_Goal:_
Count how many lines in the records below contain the word "separates", and reply with that number only.

_Supplied data:_
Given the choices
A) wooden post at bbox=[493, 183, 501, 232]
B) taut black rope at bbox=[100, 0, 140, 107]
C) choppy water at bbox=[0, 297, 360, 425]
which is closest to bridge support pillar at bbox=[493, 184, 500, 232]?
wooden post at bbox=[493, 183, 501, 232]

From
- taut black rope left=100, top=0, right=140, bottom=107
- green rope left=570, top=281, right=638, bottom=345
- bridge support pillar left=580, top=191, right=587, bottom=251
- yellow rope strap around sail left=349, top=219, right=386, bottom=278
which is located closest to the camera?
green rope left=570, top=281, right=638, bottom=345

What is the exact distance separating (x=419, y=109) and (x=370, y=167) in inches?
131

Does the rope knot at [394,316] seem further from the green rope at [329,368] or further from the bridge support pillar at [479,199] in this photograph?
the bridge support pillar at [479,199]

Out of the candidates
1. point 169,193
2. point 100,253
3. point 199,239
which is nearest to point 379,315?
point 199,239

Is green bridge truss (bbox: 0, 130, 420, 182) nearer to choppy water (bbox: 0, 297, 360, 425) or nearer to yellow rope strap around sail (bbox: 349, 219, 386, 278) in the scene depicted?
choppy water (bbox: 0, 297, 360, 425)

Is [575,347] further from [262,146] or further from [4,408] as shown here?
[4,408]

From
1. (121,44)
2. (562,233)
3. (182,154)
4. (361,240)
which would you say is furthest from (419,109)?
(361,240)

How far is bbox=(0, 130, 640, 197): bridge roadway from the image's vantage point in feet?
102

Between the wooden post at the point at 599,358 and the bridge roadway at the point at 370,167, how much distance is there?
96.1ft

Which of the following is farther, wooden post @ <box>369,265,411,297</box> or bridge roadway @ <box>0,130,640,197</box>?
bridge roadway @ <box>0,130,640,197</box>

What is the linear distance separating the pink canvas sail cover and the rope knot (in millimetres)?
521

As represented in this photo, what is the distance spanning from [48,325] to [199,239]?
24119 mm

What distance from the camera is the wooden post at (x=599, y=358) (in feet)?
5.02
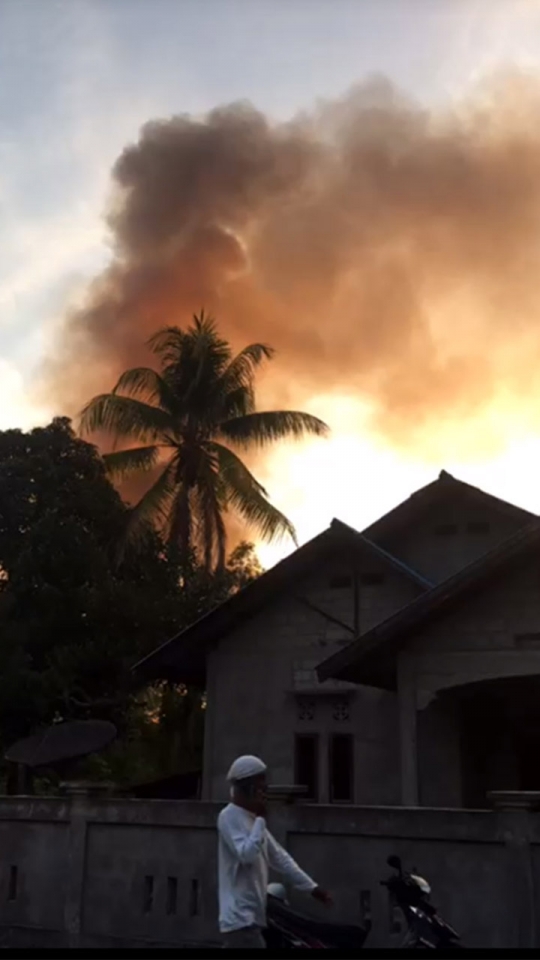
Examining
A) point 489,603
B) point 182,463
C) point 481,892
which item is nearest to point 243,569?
point 182,463

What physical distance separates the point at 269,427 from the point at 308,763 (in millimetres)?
13117

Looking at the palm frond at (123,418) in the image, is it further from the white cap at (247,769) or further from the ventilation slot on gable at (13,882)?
the white cap at (247,769)

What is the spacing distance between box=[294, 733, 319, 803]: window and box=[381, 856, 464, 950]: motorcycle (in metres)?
10.0

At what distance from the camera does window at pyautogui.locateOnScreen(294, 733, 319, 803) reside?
1734 cm

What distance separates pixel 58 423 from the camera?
86.4 feet

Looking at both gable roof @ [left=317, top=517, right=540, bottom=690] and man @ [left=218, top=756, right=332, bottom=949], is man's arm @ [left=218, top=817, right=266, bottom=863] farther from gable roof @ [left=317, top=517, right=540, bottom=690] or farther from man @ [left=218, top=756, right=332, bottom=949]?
gable roof @ [left=317, top=517, right=540, bottom=690]

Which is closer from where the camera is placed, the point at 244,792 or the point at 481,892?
the point at 244,792

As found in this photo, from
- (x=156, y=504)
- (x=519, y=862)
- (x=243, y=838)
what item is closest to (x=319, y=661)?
(x=519, y=862)

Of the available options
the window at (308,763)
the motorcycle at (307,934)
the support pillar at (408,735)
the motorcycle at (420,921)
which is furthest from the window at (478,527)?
the motorcycle at (307,934)

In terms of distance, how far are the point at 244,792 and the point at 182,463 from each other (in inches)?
916

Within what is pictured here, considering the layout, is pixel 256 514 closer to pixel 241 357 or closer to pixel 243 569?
pixel 241 357

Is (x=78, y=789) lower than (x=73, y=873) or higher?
higher

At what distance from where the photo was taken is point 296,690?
1781 centimetres

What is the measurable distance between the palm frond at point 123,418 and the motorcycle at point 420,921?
71.7 feet
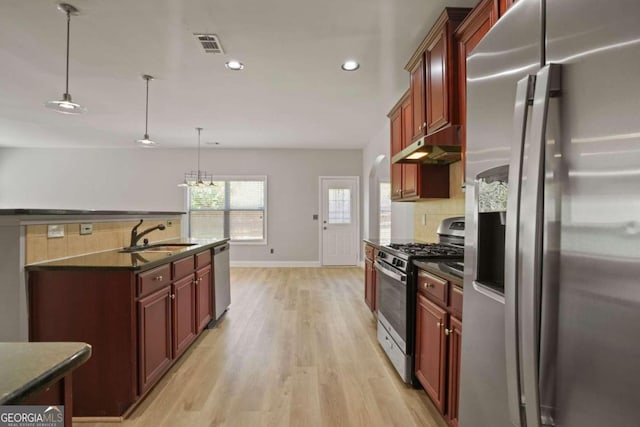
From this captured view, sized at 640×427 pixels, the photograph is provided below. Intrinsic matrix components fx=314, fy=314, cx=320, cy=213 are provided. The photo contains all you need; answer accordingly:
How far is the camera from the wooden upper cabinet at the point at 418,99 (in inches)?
103

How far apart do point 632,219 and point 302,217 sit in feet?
21.8

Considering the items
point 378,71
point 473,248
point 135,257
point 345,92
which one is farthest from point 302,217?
point 473,248

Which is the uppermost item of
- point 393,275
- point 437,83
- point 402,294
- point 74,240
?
point 437,83

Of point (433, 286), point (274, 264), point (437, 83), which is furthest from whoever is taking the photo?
point (274, 264)

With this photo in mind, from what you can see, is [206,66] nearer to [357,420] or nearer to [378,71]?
[378,71]

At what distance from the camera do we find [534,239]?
2.35 feet

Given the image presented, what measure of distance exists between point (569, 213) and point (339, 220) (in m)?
6.46

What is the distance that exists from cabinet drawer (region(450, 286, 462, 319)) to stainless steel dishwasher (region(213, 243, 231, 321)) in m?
2.53

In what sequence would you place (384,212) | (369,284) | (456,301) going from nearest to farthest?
(456,301)
(369,284)
(384,212)

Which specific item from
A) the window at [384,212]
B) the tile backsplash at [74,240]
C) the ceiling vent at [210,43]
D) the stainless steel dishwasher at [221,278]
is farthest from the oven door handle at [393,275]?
the window at [384,212]

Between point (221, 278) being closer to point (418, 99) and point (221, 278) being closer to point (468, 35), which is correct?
point (418, 99)

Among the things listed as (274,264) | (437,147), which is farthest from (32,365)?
(274,264)

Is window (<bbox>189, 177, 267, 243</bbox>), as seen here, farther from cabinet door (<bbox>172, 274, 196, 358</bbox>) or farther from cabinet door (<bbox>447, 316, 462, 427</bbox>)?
cabinet door (<bbox>447, 316, 462, 427</bbox>)

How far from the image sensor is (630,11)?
0.56m
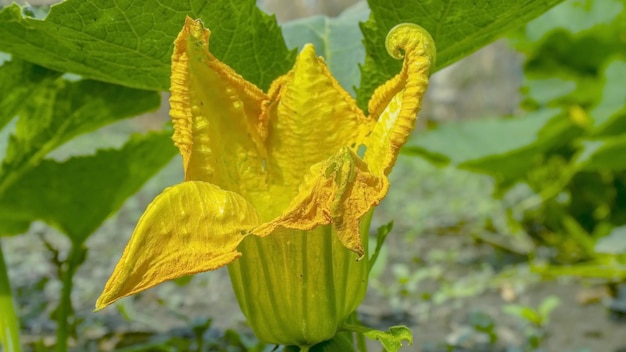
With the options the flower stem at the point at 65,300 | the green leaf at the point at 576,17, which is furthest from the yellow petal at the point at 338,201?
the green leaf at the point at 576,17

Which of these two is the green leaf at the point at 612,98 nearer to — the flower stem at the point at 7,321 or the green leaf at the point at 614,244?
the green leaf at the point at 614,244

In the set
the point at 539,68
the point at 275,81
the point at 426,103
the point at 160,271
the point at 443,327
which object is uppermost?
the point at 426,103

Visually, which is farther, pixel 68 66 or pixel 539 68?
pixel 539 68

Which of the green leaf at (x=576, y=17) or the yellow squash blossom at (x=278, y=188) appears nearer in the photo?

_Written answer:_
2